News Release

Computer model can process disparate sources of clinical data to predict brain age

Scientists have developed a computer model that can accurately predict brain age and could be used to combine different types of brain function tests to predict patient outcomes such as cognitive decline or depression

Peer-Reviewed Publication

eLife

Scientists have trained a computer to analyse different types of brain scan and predict the age of the human brain, according to a new study in the open-access journal eLife.

Their findings suggest that it may be possible to use the model clinically to combine different types of tests of brain function to predict other patient outcomes, such as cognitive decline or depression.

Non-invasive tests of brain function, such as magnetoencephalography (MEG), magnetic resonance imaging (MRI) and positron emission tomography (PET), play a crucial role in clinical neuroscience. But because these tests all measure different aspects of brain function, none of them are optimal on their own. Training computers to analyse data from different tests and predict a clinical outcome would provide a more complete picture of brain function.

"Computer models that have been trained to predict age of a person from brain data of healthy populations have provided useful clinical information," explains lead author Denis Engemann, a research scientist at Inria, the French national research institute for the digital sciences. "The problem is that, in the clinic, it is not always possible to obtain every type of data necessary for this analysis."

In this study, the team set out to see if they could develop a model that combines the anatomical information provided by MRI scans with information about brain rhythms that is powerfully captured by MEG. Most importantly, they wanted to see whether the model would still work if some of the data was missing.
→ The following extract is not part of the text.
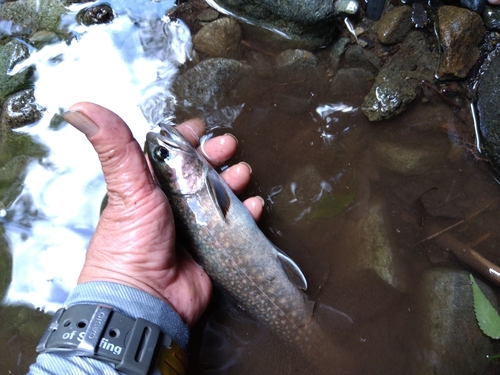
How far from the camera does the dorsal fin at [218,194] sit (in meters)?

They trained their computer model with a subset of data from the Cam-CAN database, which holds MEG, MRI and neuropsychological data for 650 healthy people aged between 17 and 90 years old. They then compared different versions of the model with the standard anatomical MRI scan, and models that had additional information from functional MRI (fMRI) scans and MEG tests. They found that adding either the MEG or fMRI scan to the standard MRI led to a more accurate prediction of brain age. When both were added, the model was enhanced even further.

Next, they looked at a marker of brain age (called brain age delta) and studied how this related to different brain functions that are measured by MEG and fMRI. This confirmed that MEG and fMRI were each providing unique insights about the brain's function, adding further power to the overall model.

However, when they tested their model against the full Cam-CAN database of 650 people, some of whom did not have MRI, fMRI and MEG data available, they found that, even with the missing data, the computer model using what was available was still more accurate than MRI alone. This is important, because in hospital neurology clinics, it is not always possible to get patients booked in for every type of scan.

In fact, as most hospitals use electroencephalography (EEG) rather than MEG tests, another important finding was that the most powerful brain function measurement that MEG tests provide to the model can also be accurately measured by EEG. This means that in the clinic, EEG could potentially be substituted for MEG without an impact on the predictive power of the model.

"We have used an opportunistic approach to train a computer model to learn from the data available at hand and predict brain age," concludes senior author Alexandre Gramfort, Research Director at Inria. "We anticipate that similar performance can be unlocked using simpler EEG tests that are routinely used alongside MRI in the clinic and could easily be applied to other clinical end points, such as drug dosage, survival or diagnosis."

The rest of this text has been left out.